Examples of system bets in a bookmaker's office: sports betting system 2 out of 3, 3 out of 5.

Let's consider examples of system bets:

Sports betting system 2 out of 3. The bookmaker offers three sporting events with odds: 1.90, 2.00, 2.5.

The player placed $600. If the player correctly predicts all three events, the following results are obtained:

odds 1.90 x odds 2.00 = odds 3.80, then multiply the odds by a third of the amount – 3.80 x $200 = $760

odds 1.90 x odds 2.50 = odds 4.75, then multiply the odds by a third of the amount – 4.75 x $200 = $950

odds 2.50 x odds 2.00 = odds 5.00, then multiply the odds by a third of the amount – 5.00 x $200 = $1,000

In total, provided that all outcomes win, the player earns:

$760 + $950 + $1,000 = $2,710

In the event that one outcome does not win, the income will be either $760, $950, or $1,000.

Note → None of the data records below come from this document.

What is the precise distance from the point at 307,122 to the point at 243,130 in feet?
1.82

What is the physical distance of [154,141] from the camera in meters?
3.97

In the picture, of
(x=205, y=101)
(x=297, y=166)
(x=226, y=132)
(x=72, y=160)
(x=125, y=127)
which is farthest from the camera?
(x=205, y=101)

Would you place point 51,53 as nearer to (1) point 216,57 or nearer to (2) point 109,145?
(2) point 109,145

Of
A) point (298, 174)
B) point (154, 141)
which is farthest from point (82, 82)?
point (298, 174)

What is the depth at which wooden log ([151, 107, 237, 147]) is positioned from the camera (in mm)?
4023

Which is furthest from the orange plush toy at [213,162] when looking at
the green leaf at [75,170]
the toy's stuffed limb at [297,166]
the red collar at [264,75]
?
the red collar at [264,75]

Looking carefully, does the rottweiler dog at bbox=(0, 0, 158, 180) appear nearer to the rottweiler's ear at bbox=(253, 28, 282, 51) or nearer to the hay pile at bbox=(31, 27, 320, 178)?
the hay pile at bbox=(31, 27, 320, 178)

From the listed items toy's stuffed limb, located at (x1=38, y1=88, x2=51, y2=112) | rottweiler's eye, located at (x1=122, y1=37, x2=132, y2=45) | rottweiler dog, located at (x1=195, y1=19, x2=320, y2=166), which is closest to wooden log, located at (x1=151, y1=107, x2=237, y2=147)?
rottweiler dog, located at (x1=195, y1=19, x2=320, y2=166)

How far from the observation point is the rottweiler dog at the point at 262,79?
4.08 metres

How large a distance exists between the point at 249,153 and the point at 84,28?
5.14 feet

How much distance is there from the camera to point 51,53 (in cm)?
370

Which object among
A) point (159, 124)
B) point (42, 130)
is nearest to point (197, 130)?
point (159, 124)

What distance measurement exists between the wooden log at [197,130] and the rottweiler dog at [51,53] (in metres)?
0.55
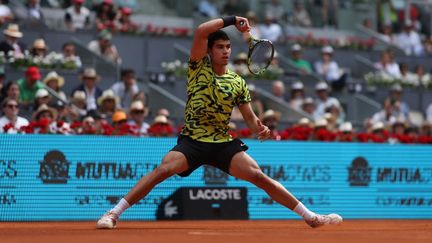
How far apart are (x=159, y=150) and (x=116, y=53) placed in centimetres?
644

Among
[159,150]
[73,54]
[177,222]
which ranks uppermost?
[73,54]

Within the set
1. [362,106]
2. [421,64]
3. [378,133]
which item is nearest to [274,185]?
[378,133]

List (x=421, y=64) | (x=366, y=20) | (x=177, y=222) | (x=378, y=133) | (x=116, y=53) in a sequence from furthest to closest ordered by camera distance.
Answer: (x=366, y=20) < (x=421, y=64) < (x=116, y=53) < (x=378, y=133) < (x=177, y=222)

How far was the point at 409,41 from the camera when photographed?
30.8m

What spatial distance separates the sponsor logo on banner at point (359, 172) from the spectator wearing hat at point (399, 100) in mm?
7646

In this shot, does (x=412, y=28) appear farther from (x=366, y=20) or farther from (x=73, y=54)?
(x=73, y=54)

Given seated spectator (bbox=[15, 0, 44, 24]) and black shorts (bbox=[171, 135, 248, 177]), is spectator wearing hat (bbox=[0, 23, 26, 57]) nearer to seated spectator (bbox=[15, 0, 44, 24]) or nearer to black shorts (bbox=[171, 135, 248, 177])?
seated spectator (bbox=[15, 0, 44, 24])

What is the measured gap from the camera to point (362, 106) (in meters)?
25.1

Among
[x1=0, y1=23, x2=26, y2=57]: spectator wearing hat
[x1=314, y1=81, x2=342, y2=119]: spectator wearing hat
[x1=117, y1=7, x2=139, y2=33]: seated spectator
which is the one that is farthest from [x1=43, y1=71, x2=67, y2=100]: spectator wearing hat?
[x1=314, y1=81, x2=342, y2=119]: spectator wearing hat

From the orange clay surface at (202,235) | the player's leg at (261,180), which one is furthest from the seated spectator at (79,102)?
the player's leg at (261,180)

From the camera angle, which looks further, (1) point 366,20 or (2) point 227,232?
(1) point 366,20

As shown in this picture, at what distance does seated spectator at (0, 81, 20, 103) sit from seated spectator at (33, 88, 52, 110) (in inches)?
12.5

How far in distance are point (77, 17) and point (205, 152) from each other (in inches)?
461

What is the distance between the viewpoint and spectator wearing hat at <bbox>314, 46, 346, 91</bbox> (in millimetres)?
25328
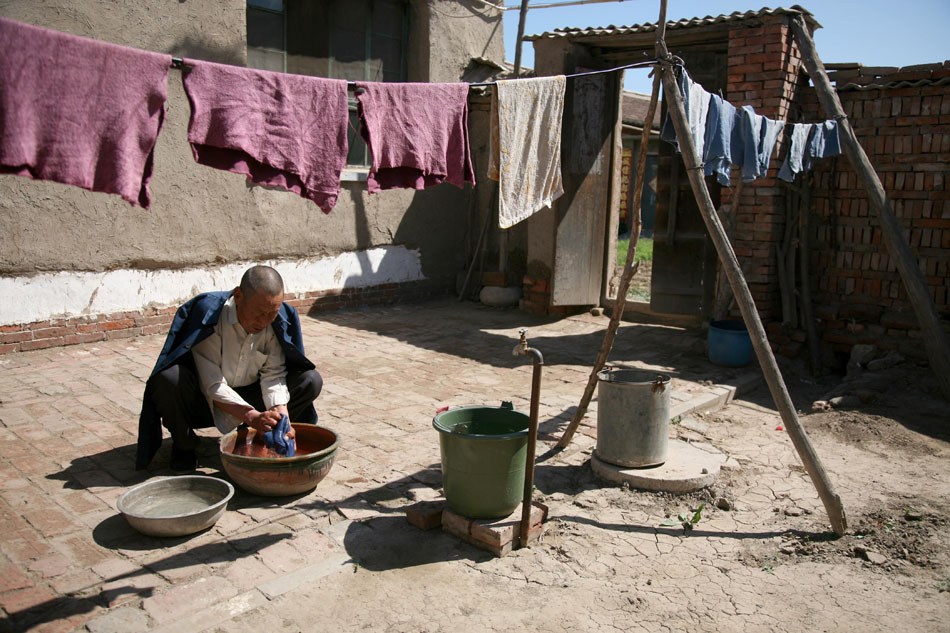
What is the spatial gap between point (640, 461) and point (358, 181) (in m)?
5.94

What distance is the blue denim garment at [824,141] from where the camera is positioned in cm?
704

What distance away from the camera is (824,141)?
7.10 metres

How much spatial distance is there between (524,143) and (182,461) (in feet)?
9.80

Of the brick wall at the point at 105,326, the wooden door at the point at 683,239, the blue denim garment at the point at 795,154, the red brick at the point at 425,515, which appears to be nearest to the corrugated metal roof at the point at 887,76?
the blue denim garment at the point at 795,154

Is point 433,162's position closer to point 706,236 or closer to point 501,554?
point 501,554

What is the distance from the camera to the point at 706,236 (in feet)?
28.3

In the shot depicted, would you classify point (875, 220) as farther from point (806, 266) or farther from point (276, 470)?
point (276, 470)

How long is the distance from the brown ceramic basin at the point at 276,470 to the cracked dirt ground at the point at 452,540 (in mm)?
122

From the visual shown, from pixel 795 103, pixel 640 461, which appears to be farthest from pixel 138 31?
pixel 795 103

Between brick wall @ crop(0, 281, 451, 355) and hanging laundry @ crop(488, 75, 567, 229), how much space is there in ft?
14.7

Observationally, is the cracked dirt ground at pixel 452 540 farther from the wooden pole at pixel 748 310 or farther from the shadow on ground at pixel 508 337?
the shadow on ground at pixel 508 337

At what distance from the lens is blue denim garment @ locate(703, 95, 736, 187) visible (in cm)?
581

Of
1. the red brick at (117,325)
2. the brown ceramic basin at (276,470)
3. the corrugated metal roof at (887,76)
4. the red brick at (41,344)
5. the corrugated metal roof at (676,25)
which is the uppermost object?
the corrugated metal roof at (676,25)

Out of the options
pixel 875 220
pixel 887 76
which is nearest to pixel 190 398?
pixel 875 220
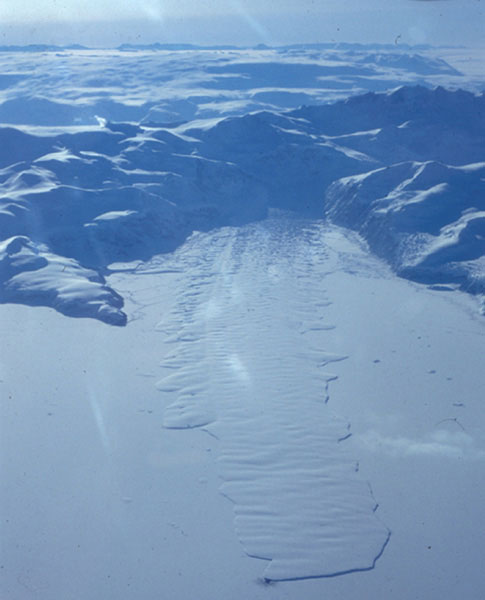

Sports betting using the "3 out of 5" system. The bookmaker offers five sporting events with odds of: 1.90, 2.00, 2.5, 2.8, and 3.0. This system will consist of 10 accumulators, with three events in each accumulator. The player has staked $1000. The total stake is evenly distributed across the 10 accumulators, meaning $100 per accumulator. If the player correctly predicts all five events, the result is as follows:

odds 1.90 х odds 2.00 х odds 2,50 = odds 9.50 х 100 руб. = $950

odds 1.90 х odds 2.00 х odds 2.80 = odds 10.64 х 100 руб. = $1064

odds 1.90 х odds 2.00 х odds 3.00 = odds 11.40 х 100 руб. = $1140

odds 2.00 х odds 2.50 х odds 2.80 = odds 14.00 х 100 руб. = $1400

odds 2.00 х odds 2.50 х odds 3.00 = odds 15.00 х 100 руб. = $1500

odds 2.00 х odds 2.80 х odds 3.00 = odds 16.80 х 100 руб. = $1680

odds 2.50 х odds 2.80 х odds 3.00 = odds 21.00 х 100 руб. = $2100

odds 2.50 х odds 2.80 х odds 1.90 = odds 13.30 х 100 руб. = $1330

odds 2.50 х odds 3.00 х odds 1.90 = odds 14.25 х 100 руб. = $1425

odds 2.80 х odds 3.00 х odds 1.90 = odds 15.96 х 100 руб. = $1596

In total, if all outcomes are successful, the player earns $14,185. If one or two outcomes do not succeed, the player's income will range from $950 to $6,680. The odds in this system are lower than those of an accumulator with the same number of events. In each accumulator included in the system, the odds are multiplied together, and then the resulting odds from the accumulators are summed up.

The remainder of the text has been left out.